--- START ---

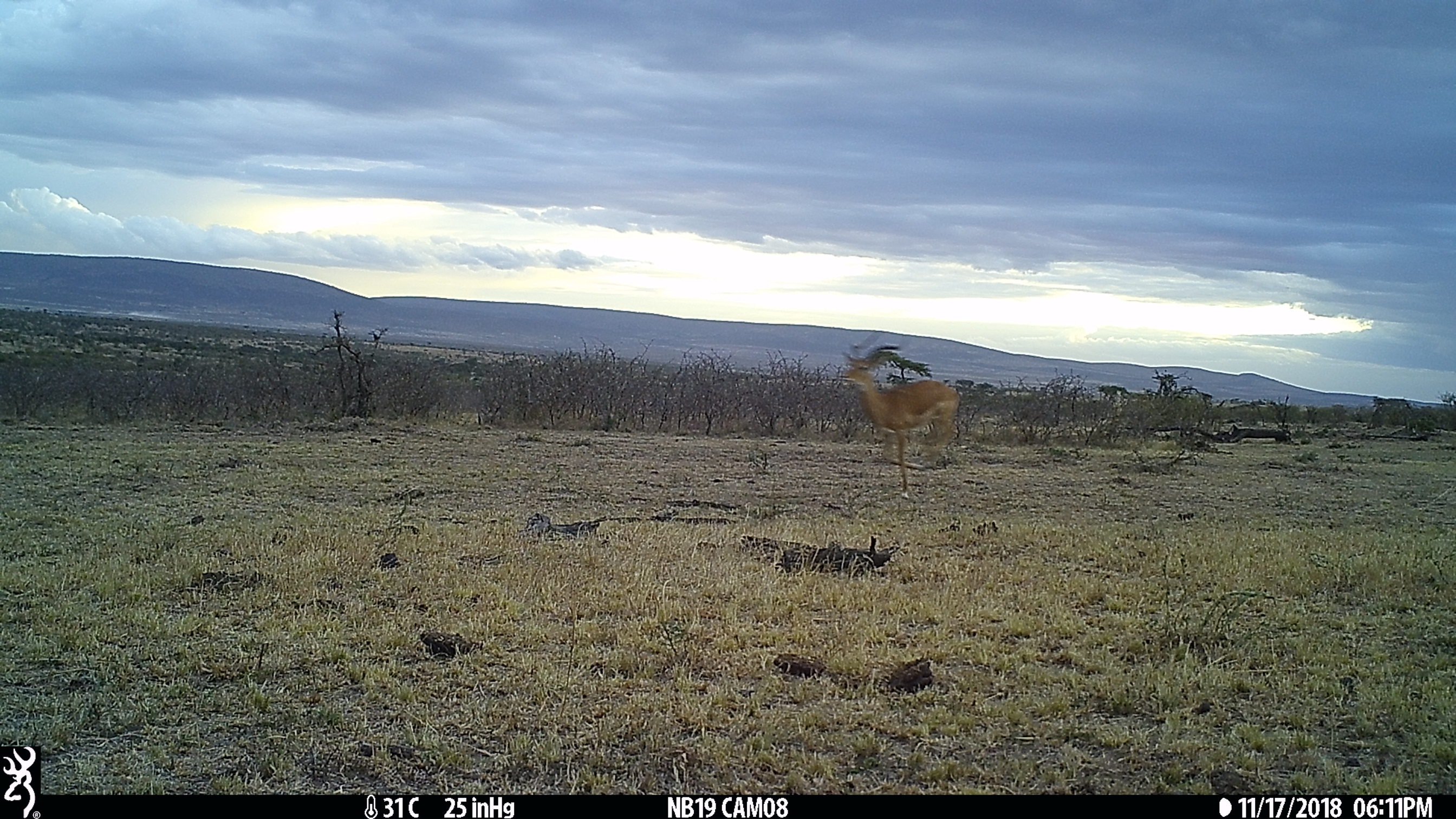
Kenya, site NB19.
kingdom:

--- END ---
--- START ---

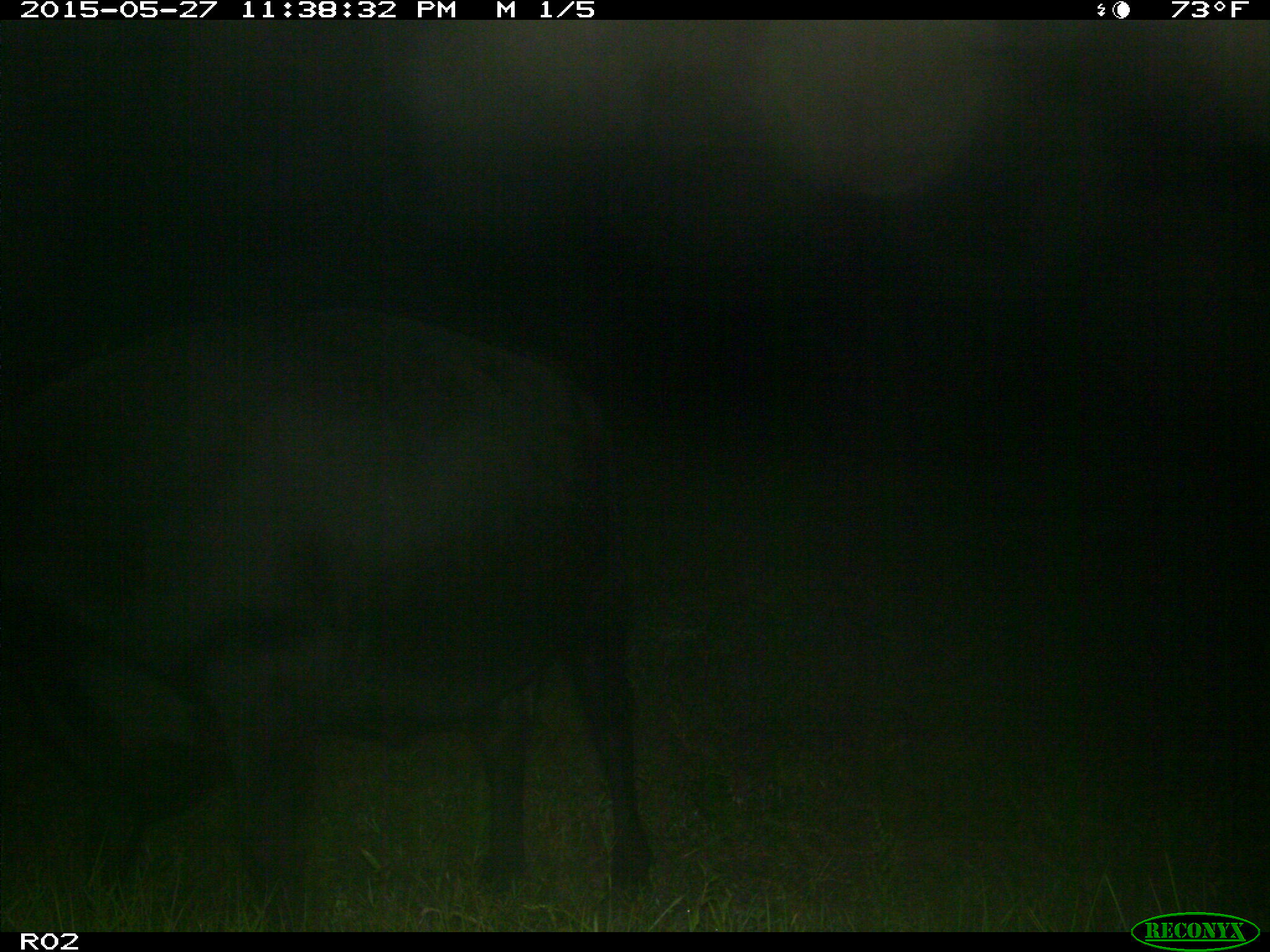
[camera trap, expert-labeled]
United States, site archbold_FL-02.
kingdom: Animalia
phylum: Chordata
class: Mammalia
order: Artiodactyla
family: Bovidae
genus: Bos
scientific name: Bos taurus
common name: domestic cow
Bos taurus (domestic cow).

--- END ---
--- START ---

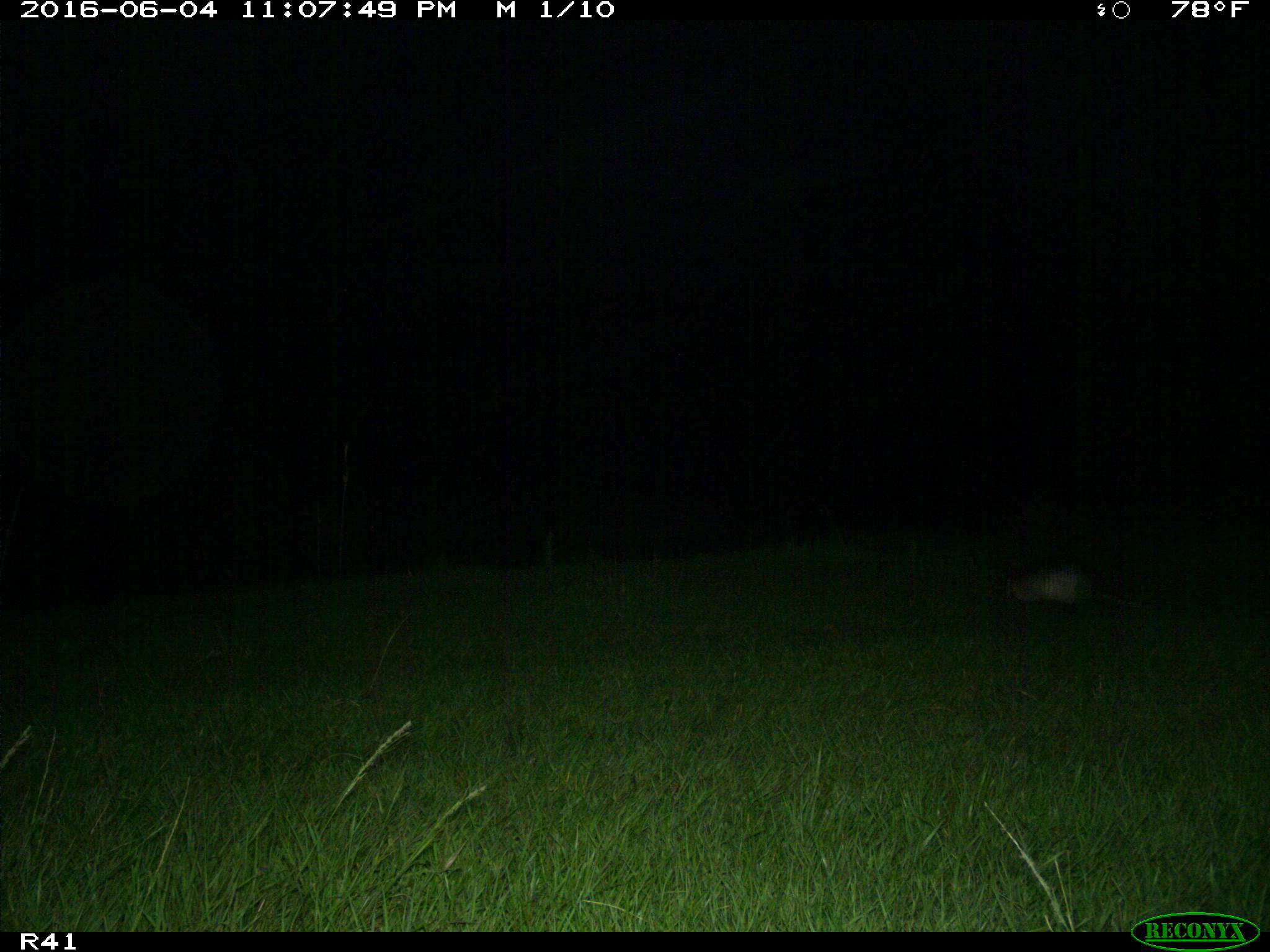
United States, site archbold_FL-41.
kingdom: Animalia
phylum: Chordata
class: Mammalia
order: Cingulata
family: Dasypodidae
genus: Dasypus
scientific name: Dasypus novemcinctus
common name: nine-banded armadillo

--- END ---

_TASK BRIEF:_
Go through the data, and copy each line in which the word "States" appears.

_EXERCISE ANSWER:_
United States, site archbold_FL-02.
United States, site archbold_FL-41.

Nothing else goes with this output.